W sezonie 2025/2026 Superligi Kobiet drużyna Piłki Ręcznej Koszalin nie rozpoczęła rozgrywek zgodnie z oczekiwaniami. Po serii wymagających pojedynków z najlepszymi zespołami ligi, środowe spotkanie z Energa Start Elbląg miało być szansą na przełamanie złej passy. Pomimo dużego zaangażowania oraz wsparcia publiczności, gospodynie przegrały 30:33, doznając czwartej kolejnej porażki.
Przebieg meczu i kluczowe momenty
Mecz w Hali Widowiskowo-Sportowej w Koszalinie rozpoczął się optymistycznie dla miejscowych, które już w pierwszej minucie objęły prowadzenie dzięki trafieniu Elif Aydin z rzutu karnego. Start Elbląg szybko wyrównał i zaczął dyktować tempo gry, wykorzystując błędy w defensywie koszalinianek oraz problemy w wykańczaniu akcji. W 12. minucie goście prowadzili już 9:5.
Jednak gospodynie nie zrezygnowały i dzięki kilku skutecznym interwencjom bramkarki Mai Gomaa oraz lepszej grze w ofensywie doprowadziły do remisu 9:9 w 17. minucie. Chwilę później Ivana Arsenievska zdobyła bramkę dającą prowadzenie 11:10, co podniosło napięcie na parkiecie. Końcówka pierwszej połowy była pełna emocji i nerwowości – z boiska za czerwoną kartkę wyleciała Paulina Kuźmińska z Startu, lecz to przyjezdne schodziły na przerwę z przewagą 18:15.

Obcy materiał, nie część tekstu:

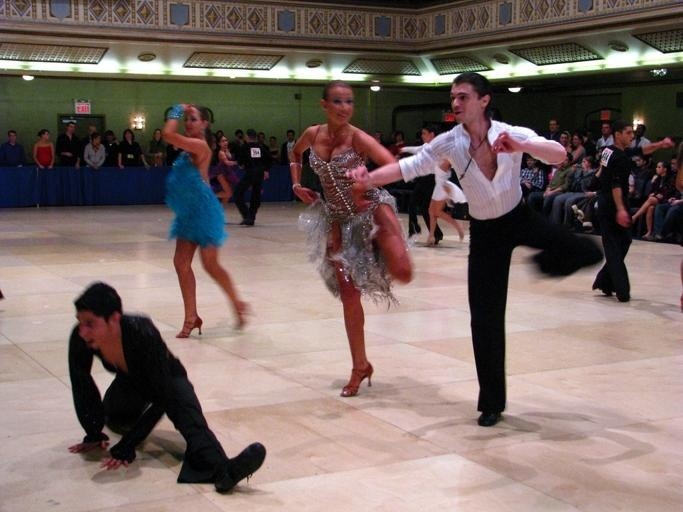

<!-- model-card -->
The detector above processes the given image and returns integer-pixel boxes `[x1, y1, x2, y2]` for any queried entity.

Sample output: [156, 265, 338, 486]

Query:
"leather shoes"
[214, 442, 266, 493]
[478, 411, 501, 426]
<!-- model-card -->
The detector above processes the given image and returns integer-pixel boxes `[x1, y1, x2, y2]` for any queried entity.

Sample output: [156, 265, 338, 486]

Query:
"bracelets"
[290, 181, 302, 192]
[342, 72, 602, 426]
[166, 103, 185, 122]
[289, 161, 304, 170]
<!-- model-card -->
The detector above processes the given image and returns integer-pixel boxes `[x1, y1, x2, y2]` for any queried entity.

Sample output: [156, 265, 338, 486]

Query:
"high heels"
[176, 319, 203, 339]
[342, 363, 373, 397]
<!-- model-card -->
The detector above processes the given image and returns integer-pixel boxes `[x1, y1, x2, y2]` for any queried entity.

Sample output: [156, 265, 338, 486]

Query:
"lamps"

Druga połowa i ostateczny wynik
Po zmianie stron Start Elbląg szybko powiększył przewagę do pięciu bramek (20:15). Koszalinianki starały się odrobić stratę, a Mai Gomaa nadal była kluczową postacią w obronie. Po 37 minutach różnica zmniejszyła się do dwóch trafień (20:18), lecz ponownie pojawiły się problemy w ataku i liczne wykluczenia. W 49. minucie tablica wyników pokazywała 26:24 dla gości, a atmosfera była bardzo napięta. Mecz był bardzo agresywny, co potwierdziły kolejne czerwone kartki dla Karoliny Wicik, Joanny Kozłowskiej oraz Jeleny Knezevic.
Pomimo gry w osłabieniu, gospodynie utrzymywały wynik, lecz brakowało skuteczności w decydujących momentach. Energa Start Elbląg wykorzystała błędy koszalinianek i ostatecznie wygrała 33:30.
Wypowiedzi zawodniczek
Oleksandra Furmanets z Piłki Ręcznej Koszalin podkreśliła, że przyczyną porażki była niska skuteczność w ataku oraz niedostateczna realizacja założeń defensywnych wypracowanych na treningach. Zaznaczyła, że zespół jest w fazie zgrywania się, gdyż w składzie jest wiele nowych zawodniczek, i wyraziła nadzieję na poprawę w kolejnych meczach. Dodała także podziękowania dla kibiców, których określiła jako najlepszych w lidze.
Z kolei Aleksandra Zych z Energa Start Elbląg zwróciła uwagę na styl gry swojej drużyny, który opiera się na agresywnej obronie i szybkim przechodzeniu do kontrataków. Podkreśliła, że zespół stopniowo się rozwija i z meczu na mecz prezentuje coraz lepszą formę.
Perspektywy na dalszą część sezonu
Po czterech kolejkach Piłka Ręczna Koszalin pozostaje jedynym zespołem w Superlidze Kobiet bez zdobytego punktu, zajmując ostatnie miejsce w tabeli. Kolejną okazją do zdobycia pierwszych punktów będzie wyjazdowy mecz z Tauron Ruch Szczypiorno Kalisz, który odbędzie się 5 października o godzinie 16:00.
Składy drużyn z ostatniego spotkania
Piłka Ręczna Koszalin: Mai Gomaa, Alicja Klarkowska – Elif Aydin 7, Hanna Rycharska 8, Ivana Arsenievska 4, Sara Kovarowa 3, Adrianna Nowicka 2, Oleksandra Furmanets 2, Jagoda Lasek 1, Patrycja Jura 1, Jelena Knezevic 1, Nicola Żmijewska 1.
Energa Start Elbląg: Maria Pentek, Oliwia Suliga – Tatiana Pahrabitskaya 7, Polina Masalova 7, Aleksandra Zych 6, Wiktoria Tarczyluk 3, Klaudia Grabińska 2, Maria Szczepaniak 2, Joanna Kozłowska 2, Oliwia Szczepanek 2.